Plano&Plano abandona descontos, vende menos – e ação cai

A Plano&Plano vendeu e lançou menos que o esperado pelos analistas no primeiro trimestre – e a performance considerada fraca está pesando sobre a ação da incorporadora.
O papel abriu o dia em forte queda e recuava 3,7% por volta das 14h – o pior desempenho entre as ações do índice imobiliário da B3 hoje.
As vendas líquidas da incorporadora focada no Minha Casa Minha Vida, que somaram R$ 842 milhões, vieram abaixo do primeiro trimestre do ano passado (-1,6%) e das estimativas de XP (-30%) e BTG (-16%).
Com isso, a velocidade de vendas ficou em 51,1% nos últimos doze meses, com queda de 1,2 ponto percentual.
Para a XP, o indicador foi afetado pela estratégia da companhia de eliminar descontos que oferecia até o trimestre passado e aumentar os preços.
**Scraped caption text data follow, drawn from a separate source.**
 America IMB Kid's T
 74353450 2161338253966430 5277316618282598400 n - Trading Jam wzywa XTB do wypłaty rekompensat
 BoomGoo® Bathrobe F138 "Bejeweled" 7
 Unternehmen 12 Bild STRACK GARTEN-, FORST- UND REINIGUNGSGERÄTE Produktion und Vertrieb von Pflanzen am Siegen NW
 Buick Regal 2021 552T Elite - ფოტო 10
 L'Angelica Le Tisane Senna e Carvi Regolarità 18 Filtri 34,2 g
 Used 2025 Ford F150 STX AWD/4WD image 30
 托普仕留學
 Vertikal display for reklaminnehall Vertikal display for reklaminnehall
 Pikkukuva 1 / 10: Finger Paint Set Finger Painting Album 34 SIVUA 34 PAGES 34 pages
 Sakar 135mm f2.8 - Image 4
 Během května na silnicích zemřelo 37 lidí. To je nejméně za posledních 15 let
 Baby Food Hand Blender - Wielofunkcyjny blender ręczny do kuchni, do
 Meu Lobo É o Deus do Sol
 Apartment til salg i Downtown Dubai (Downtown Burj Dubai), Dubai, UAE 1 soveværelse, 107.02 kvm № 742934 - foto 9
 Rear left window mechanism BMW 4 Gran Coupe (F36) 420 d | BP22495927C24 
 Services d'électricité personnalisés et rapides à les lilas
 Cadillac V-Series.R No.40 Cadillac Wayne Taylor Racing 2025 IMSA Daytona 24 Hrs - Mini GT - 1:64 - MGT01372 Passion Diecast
O ticket médio cresceu 13,8% no trimestre e alcançou R$ 268,4 milhões.
Mas os analistas dizem que, apesar de pressionar a VSO, o fim dos descontos deve sustentar margens brutas maiores no futuro.
O BTG Pactual indicou também que a incorporadora ainda deve reconhecer R$ 50 milhões em vendas de projetos do Pode Entrar, o programa habitacional de São Paulo, no segundo trimestre.
Além disso, grande parte das vendas do primeiro tri foi feita por meio de corretores terceirizados e também devem ser reconhecidas nos próximos meses.
Outro ponto de atenção da prévia veio da linha dos lançamentos. A companhia colocou apenas quatro projetos na rua no trimestre – um a menos que no mesmo período do ano passado.
Os empreendimentos somaram um VGV de R$ 989 milhões. A cifra implica uma queda de 16% na mesma base de comparação e ficou 25% e 5% abaixo do projetado por XP e BTG, respectivamente.
Mas a XP afirma ainda que o início de ano mais lento não altera a perspectiva dos analistas para o restante do ano e manteve a recomendação de compra para as ações, com preço-alvo de R$ 26.
A visão é compartilhada pelo BTG, que, apesar de ter destacado a Plano&Plano queimou R$ 80 milhões em caixa, contra uma estimativa de R$ 50 milhões, acredita que a geração de caixa deve se recuperar no segundo trimestre.
“Mantemos nossa recomendação de compra para a Plano&Plano dado o forte impulso da MCMV e, mais importante, o fato de as ações serem negociadas a um valuation atraente de 5x o P/E projetado para 2026,” disse o banco. O preço-alvo é de R$ 23 por ação.